“The Pitchfork Disney” by Philip Ridley
Great performance for Elena Vannoni, who presented at Teatro Elicantropo in Naples “L’incubo Disney”, a play freely adapted from “The Pitchfork Disney” by Philip Ridley.
Teatro Elicantropo confirms a very interesting calendar for this theatre season. Director Elena Vannoni – also thanks to the excellent performances of the cast – managed to wonderfully express the power of the script, putting on stage the fear that paralizes a man against reality and pushes him to isolate and elude the world.

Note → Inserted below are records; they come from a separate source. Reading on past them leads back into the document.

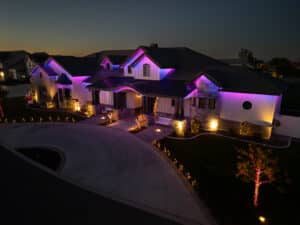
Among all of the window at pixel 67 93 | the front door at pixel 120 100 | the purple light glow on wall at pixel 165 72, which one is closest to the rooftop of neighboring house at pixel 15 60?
the window at pixel 67 93

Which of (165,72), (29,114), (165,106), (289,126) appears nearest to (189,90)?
(165,106)

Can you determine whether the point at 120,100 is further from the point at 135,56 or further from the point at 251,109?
the point at 251,109

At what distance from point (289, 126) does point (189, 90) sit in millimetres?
8458

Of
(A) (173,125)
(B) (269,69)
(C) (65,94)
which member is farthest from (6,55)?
(B) (269,69)

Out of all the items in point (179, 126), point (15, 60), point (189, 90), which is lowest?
point (179, 126)

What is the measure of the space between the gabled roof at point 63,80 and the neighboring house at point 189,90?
3061 millimetres

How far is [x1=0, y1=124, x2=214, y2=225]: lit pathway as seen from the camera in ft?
27.1

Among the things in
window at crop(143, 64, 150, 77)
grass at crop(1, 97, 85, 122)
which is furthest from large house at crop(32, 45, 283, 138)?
grass at crop(1, 97, 85, 122)

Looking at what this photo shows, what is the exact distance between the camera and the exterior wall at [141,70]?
2083cm

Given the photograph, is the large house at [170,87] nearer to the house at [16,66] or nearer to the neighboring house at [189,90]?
the neighboring house at [189,90]

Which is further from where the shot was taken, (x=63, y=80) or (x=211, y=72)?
(x=63, y=80)

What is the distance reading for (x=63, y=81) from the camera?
83.0 feet

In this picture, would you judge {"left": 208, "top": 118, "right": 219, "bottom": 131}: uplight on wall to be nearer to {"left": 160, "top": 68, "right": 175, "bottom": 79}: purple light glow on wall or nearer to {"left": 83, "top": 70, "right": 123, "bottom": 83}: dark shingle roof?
{"left": 160, "top": 68, "right": 175, "bottom": 79}: purple light glow on wall

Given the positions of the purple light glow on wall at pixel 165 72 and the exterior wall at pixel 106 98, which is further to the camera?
the exterior wall at pixel 106 98
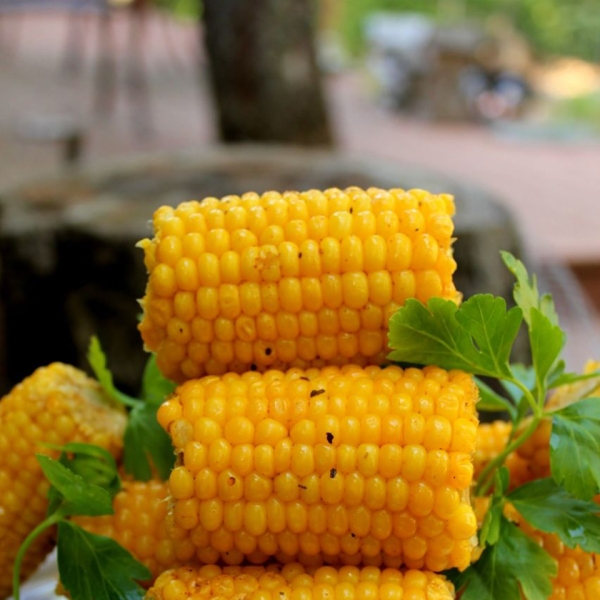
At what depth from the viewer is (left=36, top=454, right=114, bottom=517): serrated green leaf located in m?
0.72

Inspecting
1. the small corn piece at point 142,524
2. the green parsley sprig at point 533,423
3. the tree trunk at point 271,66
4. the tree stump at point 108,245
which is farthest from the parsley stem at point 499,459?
the tree trunk at point 271,66

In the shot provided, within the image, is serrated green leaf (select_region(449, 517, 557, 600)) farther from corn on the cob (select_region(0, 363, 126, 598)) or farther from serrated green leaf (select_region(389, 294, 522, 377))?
corn on the cob (select_region(0, 363, 126, 598))

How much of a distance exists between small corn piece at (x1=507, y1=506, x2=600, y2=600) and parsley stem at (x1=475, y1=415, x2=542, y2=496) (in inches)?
2.7

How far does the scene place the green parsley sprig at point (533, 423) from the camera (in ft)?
2.27

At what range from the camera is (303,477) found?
68cm

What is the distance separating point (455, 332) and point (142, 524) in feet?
1.11

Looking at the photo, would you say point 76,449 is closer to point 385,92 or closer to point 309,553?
point 309,553

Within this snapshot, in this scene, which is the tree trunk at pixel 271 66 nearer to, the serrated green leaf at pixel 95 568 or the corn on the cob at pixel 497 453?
the corn on the cob at pixel 497 453

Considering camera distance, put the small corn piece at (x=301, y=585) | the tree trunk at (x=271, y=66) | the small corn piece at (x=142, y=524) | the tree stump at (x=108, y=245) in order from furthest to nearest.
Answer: the tree trunk at (x=271, y=66), the tree stump at (x=108, y=245), the small corn piece at (x=142, y=524), the small corn piece at (x=301, y=585)

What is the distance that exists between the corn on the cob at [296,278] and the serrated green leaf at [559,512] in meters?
0.17

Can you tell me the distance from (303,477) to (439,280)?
196 mm

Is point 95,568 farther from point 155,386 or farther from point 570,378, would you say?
point 570,378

«The only thing that surprises me – a character says – is the ease with which one stops living, not in the sense of dying, but rather letting yourself go to apathy, to a non-life without projects, without expectations». This is the basic theme of “L’incubo Disney”, a story of two “decrepit children”, two 28-year old siblings, Haley (Elisabetta Pastore) and Presley Stray (Andrea Peghinelli), who regress to an infantile stage because of their parents death. They stop growing up and take refuge to a personal universe of memories, tales and dreams, where they find a reasonable reassurance against the evils of the world. Their certainties, however, will be completely upset by two ambiguous characters, Cosmo Disney (Francesco Mastrorilli) and Pitchfork Cavalier (Simone Di Pascasio), a mixture of seductive adulation and brutality, who will force them to reckon with reality. The encounter – or rather the clash – between those two worlds cannot be more violent and emotionally tragic. The whole play is based on the contrast between two parts: internal world and external one, attraction and repulsion, dream and reality. This duality rpoduces a double narration where long, powerful and emotional monologues alternate with absessive and repetitive dialogues between the characters. Nonetheless the narration itself remains on a dreamy level, perfectly underlined by an effective light design. In this interesting work, Elena Vannoni shows us on one hand mankind’s frailty, represented by Haley and Presley who act like frightened children, dominated by a desparate need of tenderness yet attracted by the external world, peeped through the window; on the other hand Pitch and Cosmo who represent the reality, with its brutality, violence, but also with its seductive twinkling that fools and betrays for its own interest.